Passage to read:
☆ ☆ ☆ ☆
PopCon was launched by Truss, but also by former Institute of Economic Affairs director Mark Littlewood, who is not a Tory politician, past or present. There were certainly MPs present at the launch including Patel, and Rees-Mogg and Anderson even spoke from the platform. But other characters floating around included Nigel Farage, who was using the cover that he was a “journalist with GB News”, but was clearly there to sniff around for his own potential benefit.
The fact that this group’s name is Popular Conservatism (cf New Conservatives) strongly suggests that its purpose is to be an umbrella, rather than a strictly party-aligned body.
No Turning Back (NTB)
Regarded by some as a Five Families member, but in my book no longer an influence in quite that league, No Turning Back (NTB) is way older than any of the other groups we have looked at so far. Its name was taken from Margaret Thatcher’s 1980 conference speech (“The lady’s not for turning…”) and its purpose was to be a bulwark against backsliding with regard to the Thatcherite agenda.
NTB’s drift down the league table of Tory groups probably has three causes. It was set up in the 1980s, and a lot of its members have departed since then. It was set up on pretty much the far right of the party, but today’s Tories are so much farther to the right than in those days that there is no longer a line to be guarded.
And even 20 years ago, the group had internal logical contradictions. Thatcher wanted Britain to run Europe. She badgered the other EU members into setting up the Single Market. She was a sceptic (in the proper, not ERG sense) but not a Brexiteer. Guarding Thatcher’s legacy and taking Britain out of the EU are, I would argue, incompatible aims.
But somehow NTB keeps going, and occasionally barks out some public “Keep the Faith” kind of announcement. I believe that it is still chaired by John “the Vulcan” Redwood. If so, he has been doing that job for nearly 20 years.
Conservative Democratic Organisation (CDO)
The biggest axe ground by Conservative Democratic Organisation (CDO) is one of internal party mechanisms. The group was only founded at the end of 2022, to bemoan the “coronation” of Sunak as new party leader and Prime Minister.
In fact, that was the second change of leader/PM of the last four to have gone through without a party membership vote (May pulled off the same stunt). And there was some obvious jiggery pokery involved in cutting out Penny Mordaunt to get Truss into the frame. But only Sunak bothers them.
They are, I would suggest, simply Borisites. Their gripe with Sunak is that he backstabbed their hero, and they are going to make him pay. But there is no obvious immediate future for a “bring back Boris” campaign.
Still, they do have some biggish names on their books: founder Lord Cruddas is president, Tory turned UKIP turned back Tory (and Freedom Association stalwart) David Campbell Bannerman is chairman, and one of its key public speakers has been Patel (yes, her again).
China Research Group (CRG)
Although set up by Conservative MPs, this is more of a single issue lobby than a party faction proper. In part modelled on the ERG, it urges a hawkish stance on China at just about every level imaginable. It will undoubtedly try to nudge something “Sinosceptic” into the manifesto, but this year’s election campaign is not going to focus on China!
Net Zero Scrutiny (NZS)
Internal branding for Tories persuaded by the aims of the charity Global Warming Policy Foundation and its uncharitable spin-off, the Global Warming Policy Forum. Part of the notorious 55 Tufton Street network (think TaxPayers’ Alliance, Leave Means Leave, Institute of Economic affairs and so on), this is another single-issue lobby. Let us just call them “climate denialists” and move on, shall we?
☆ ☆ ☆ ☆
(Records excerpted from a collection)

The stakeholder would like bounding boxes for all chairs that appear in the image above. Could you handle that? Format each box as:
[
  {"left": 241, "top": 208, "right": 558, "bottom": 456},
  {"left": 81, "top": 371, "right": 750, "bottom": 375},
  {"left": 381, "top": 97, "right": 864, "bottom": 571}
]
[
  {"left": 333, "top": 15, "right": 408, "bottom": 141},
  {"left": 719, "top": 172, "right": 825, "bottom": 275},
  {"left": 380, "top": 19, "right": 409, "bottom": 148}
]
☆ ☆ ☆ ☆
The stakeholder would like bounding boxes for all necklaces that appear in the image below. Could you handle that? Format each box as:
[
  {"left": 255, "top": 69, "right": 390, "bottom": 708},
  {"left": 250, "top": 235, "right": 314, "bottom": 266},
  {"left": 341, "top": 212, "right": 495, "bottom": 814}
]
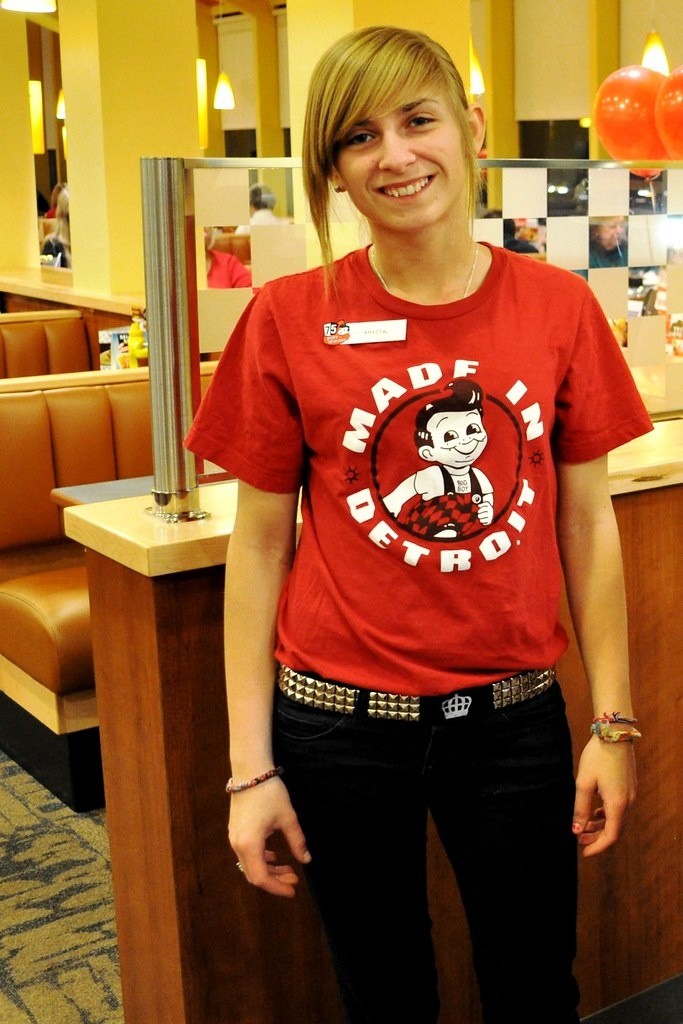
☆ ☆ ☆ ☆
What is required: List every group that has its own heading in the passage on Conservative Party groups, including the abbreviation given in each heading. The lines are separate material and have no connection to the passage on Conservative Party groups.

Written response:
No Turning Back (NTB)
Conservative Democratic Organisation (CDO)
China Research Group (CRG)
Net Zero Scrutiny (NZS)